Milne was a lifelong writer about books, a smart, unassuming man capable of making just about any subject interesting, and A London Book Window is as cheerful a miscellany as you’re likely to find among the products of our Ink Chorus. Our author’s attention is sharp, but it wanders at will, flickering over its chosen subjects with so many digressions that the impression is one not of looking through a window but of wandering in a garden.
He wrote for whoever in the book world was paying, and there were long seasons during which he only seldom got to pick his own subjects or his own deadlines. There have been countless hundreds of such writers since the rise of printed newspapers and magazines, and early on Milne understood what comparatively few of those writers ever seem to: gathering your rosebuds into books is the only shot you have at having somebody write about them on an obscure book-blog in a hundred years. An odd kind of immortality, certainly, but in the end even such miserable creatures as deadline critics will take whatever kind of immortality is on offer. The lazybones who just leave their various clippings moldering in newsroom file cabinets (or the electronic equivalents) don’t even get Stevereads – fire, flood, and worms consume their words forever.
Milne understood this, which is why he was always industriously making books, including his puckish News from Somewhere and My Summer in London. He understood the importance of presenting the reading public with an appealing variety of writing – and he understood the how personal it could all be:
Somebody read a newspaper review and learned that here was a particular book worth getting. Most likely, however, that somebody did not get it until a friend was met at a dinner-table who said: “I have just finished that book, and it is splendid. Order it at once from the library.” Advice like that was acted upon, because it came directly, because it was individual.

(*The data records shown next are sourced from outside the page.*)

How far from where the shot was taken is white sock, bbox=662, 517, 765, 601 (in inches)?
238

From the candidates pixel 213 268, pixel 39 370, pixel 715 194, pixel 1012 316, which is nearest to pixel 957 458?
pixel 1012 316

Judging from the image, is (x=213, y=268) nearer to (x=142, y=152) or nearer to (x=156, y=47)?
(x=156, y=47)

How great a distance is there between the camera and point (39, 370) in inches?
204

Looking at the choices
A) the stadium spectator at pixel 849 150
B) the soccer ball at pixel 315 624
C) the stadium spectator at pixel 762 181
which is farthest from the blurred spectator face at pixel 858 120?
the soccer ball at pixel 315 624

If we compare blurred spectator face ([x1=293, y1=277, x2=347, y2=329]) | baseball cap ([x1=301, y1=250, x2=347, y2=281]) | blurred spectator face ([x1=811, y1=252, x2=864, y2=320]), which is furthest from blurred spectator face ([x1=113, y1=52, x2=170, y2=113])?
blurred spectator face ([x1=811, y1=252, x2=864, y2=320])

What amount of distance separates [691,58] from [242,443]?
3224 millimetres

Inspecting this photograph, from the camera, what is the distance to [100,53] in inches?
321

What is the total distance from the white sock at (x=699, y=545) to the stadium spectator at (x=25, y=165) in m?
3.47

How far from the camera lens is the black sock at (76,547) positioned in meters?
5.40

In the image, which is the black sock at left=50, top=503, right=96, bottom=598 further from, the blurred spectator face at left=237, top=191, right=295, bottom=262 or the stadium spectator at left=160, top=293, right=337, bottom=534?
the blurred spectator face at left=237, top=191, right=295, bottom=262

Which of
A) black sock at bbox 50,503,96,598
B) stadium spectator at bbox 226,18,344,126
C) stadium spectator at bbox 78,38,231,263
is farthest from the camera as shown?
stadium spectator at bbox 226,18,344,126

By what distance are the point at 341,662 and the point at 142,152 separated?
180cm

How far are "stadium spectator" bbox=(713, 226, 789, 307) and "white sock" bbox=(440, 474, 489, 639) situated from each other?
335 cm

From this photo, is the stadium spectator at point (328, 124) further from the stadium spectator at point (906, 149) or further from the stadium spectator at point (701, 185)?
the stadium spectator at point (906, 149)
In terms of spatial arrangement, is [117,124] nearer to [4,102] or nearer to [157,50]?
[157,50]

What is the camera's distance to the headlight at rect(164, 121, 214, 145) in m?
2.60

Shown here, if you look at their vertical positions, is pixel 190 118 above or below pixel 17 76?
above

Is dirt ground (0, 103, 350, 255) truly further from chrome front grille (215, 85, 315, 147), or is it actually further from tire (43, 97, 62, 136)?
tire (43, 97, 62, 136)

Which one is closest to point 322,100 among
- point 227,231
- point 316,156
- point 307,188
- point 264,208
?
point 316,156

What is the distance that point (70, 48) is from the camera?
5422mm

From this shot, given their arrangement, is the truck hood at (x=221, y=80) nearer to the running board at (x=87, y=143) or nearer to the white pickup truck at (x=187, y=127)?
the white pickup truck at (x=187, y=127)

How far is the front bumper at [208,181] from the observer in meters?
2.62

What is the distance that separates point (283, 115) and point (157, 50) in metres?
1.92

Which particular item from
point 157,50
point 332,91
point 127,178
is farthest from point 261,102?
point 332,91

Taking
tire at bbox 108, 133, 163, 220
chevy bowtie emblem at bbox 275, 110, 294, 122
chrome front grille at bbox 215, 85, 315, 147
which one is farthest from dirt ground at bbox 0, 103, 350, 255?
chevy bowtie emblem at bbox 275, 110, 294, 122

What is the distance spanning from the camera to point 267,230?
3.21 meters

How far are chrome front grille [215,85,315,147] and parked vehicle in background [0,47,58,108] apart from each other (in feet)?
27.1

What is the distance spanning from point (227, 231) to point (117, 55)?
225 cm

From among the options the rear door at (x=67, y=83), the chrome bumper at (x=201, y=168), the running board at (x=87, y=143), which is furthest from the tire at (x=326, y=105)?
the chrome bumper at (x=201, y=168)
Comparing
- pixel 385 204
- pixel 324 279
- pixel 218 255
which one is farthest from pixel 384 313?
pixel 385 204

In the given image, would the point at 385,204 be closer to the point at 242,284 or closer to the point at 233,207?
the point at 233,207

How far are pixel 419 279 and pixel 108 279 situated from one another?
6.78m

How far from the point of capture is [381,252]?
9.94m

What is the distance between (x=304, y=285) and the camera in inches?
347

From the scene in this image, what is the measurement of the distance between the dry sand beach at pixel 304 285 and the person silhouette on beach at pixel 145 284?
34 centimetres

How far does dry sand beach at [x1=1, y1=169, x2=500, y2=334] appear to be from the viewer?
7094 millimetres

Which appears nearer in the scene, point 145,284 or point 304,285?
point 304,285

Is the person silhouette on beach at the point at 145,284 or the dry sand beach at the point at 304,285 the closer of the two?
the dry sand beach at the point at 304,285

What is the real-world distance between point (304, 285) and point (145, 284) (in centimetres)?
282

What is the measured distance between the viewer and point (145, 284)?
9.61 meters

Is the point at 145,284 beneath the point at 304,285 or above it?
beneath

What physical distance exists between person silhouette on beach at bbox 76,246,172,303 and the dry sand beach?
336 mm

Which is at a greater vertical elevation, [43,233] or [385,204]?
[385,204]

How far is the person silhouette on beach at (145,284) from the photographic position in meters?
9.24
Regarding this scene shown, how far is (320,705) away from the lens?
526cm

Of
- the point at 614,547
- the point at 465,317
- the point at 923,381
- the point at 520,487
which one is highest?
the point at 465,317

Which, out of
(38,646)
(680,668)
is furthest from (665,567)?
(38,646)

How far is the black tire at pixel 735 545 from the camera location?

That antic variety is certainly visible in the Table of Contents for A London Book Window. We get chapters on bestsellers, happy endings, first novels, the history of Mudie’s in English literature, and a dozen other things, all complete with the aforementioned digressions – including some in which Milne had the courage to pipe up with some then-unfashionable opinions, including one on the era’s greatest fashion-victim:
A much nearer person, Anthony Trollope, as come along again with his Barsetshire novels of a Victorian England which has almost passed away. He has been made welcome, a little out of curiosity about himself, for he could write at the rate of a thousand words an hour, and he made nearly seventy thousand pounds, and also a little out of curiosity about the England which he describes. Anthony had no genius, and perhaps prided himself on the fact, but he took uncommon trouble to build stories of plot and character, and he is worth looking up in the new editions of him.
The best mini-essay in the book is one hilariously titled “Were the Victorians Dull?” And again, our author has the courage of his convictions, rightly ranking the age among the greatest in English history: “We see definitely what some of the Victorians were prophets enough to claim in advance, that theirs was a time linkable for its riches with that of the Elizabethans.” That took nerve to write in early 20th century literary circles.
Most of A London Book Window is gaiety rather than anything as forbidding as courage, however, and it’s all as effortlessly readable today as it was the hour it was written – which is just how Milne would have wanted it, of course, and just want he was trying to do.